Paging, Memory and I/O Delays
How to tune AIX versions 5.3, 6.1 and 7 for increased performance.
By Jaqui Lynch09/01/2010
Editor’s Note: This is the first of a two-part series on AIX tuning. Part one covers paging, memory and I/O delays and part two will focus on disk I/O and the network.
It’s been a couple of years since I wrote an article on tuning AIX, so with the advent of AIX 7, this is a good time to review some of the basic tuning that may need to be done on your AIX systems. There have been many technology levels (TLs) released and some of the recommendations may have changed. In this article, I’ll share AIX tuning information looking at tunables in AIX 5.3, 6.1 and 7.

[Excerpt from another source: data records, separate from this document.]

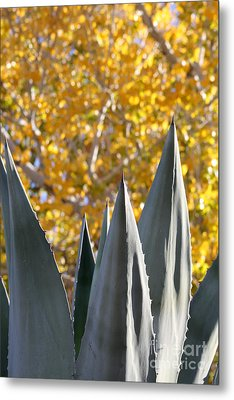 Spikes And Leaves Metal Print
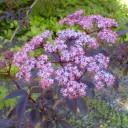 elderbery black_beauty flower
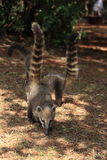 Coati Royalty Free Stock Photos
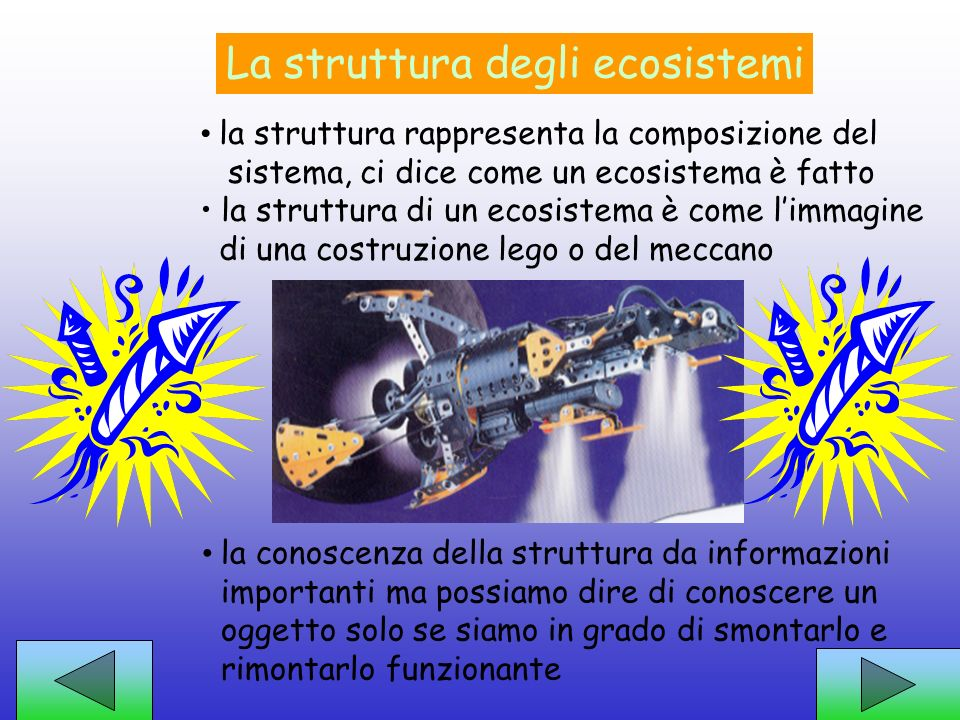 La struttura degli ecosistemi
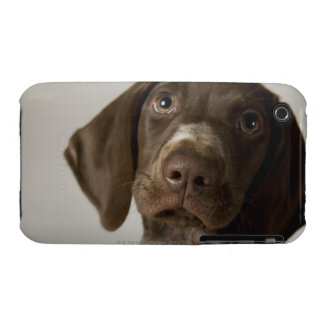 German Short-Haired Pointer puppy iPhone 3 Case-Mate Cases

I’ll focus on the key areas of I/O, memory and network. By default AIX 6.1 and 7 do a fairly good job of tuning for memory and there are only a few small tweaks needed. AIX 5.3, however, needs a lot more tuning in this area. Figure 1 below shows the different tunables with their default settings. The fourth column is the recommended value for those settings at the most recent TLs for all three versions.

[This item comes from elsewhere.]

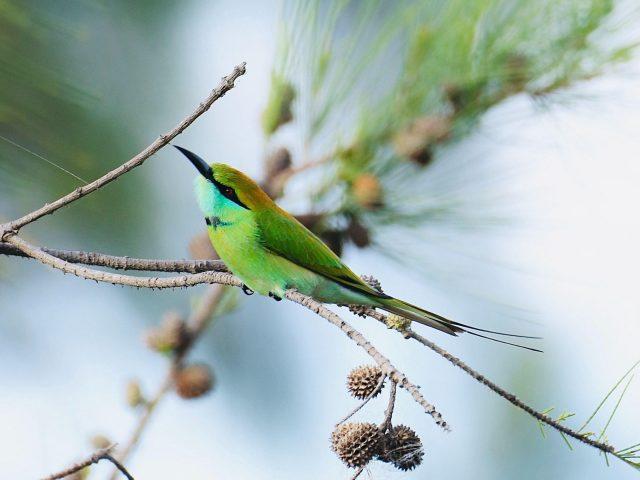 Зеленый синий хвостатый пчелоед птица на ветке дерева животные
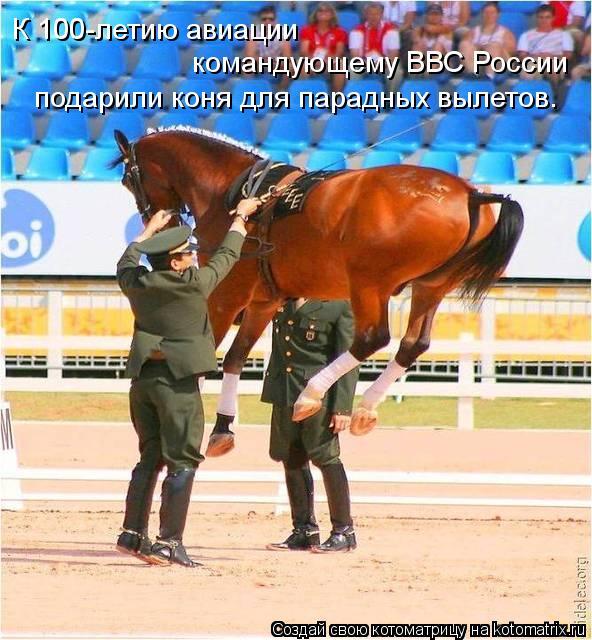 Котоматрица: К 100-летию авиации  командующему ВВС России подарили коня для парадных вылетов.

One key point is: A fresh AIX 6 or 7 install will automatically install the new defaults for memory. If the system is migrated from AIX 5.3, then any tunables set in AIX 5.3 will be migrated across. Prior to performing a migration, it’s suggested you make a note of all of the tunables that have been changed (take a copy of /etc/tunables/nextboot) and then reset the tunables to the defaults. After migration, check nextboot and make sure there’s nothing in it. Now, go ahead and set the tunables that need to be changed for AIX 6 or 7.
Best practice suggests there be multiple paging spaces, all be equal in size and on different, non-busy hard disk drives (hdisks). All page spaces should either be mirrored or on a raided (1 or 5) storage area network (SAN). Unless your database requires it, there’s normally no need to have twice the page space as you have memory. I have run large Oracle databases running AIX with 250 GB of memory and three 24 GB page spaces. The key is to use technologies such as concurrent I/O (CIO) to avoid paging, as they have page spaces available in case you need them.
By default, AIX creates one page space (hd6) in rootvg that’s too small. If rootvg is mirrored, then the page space will also be mirrored. I normally add a couple of custom-sized logical unit numbers (LUNs) from the SAN for the additional page spaces. Don’t add extra page spaces to the same internal disks (or SAN LUNs) that your current rootvg page spaces are on. Having page spaces on the same hdisks can slow down paging.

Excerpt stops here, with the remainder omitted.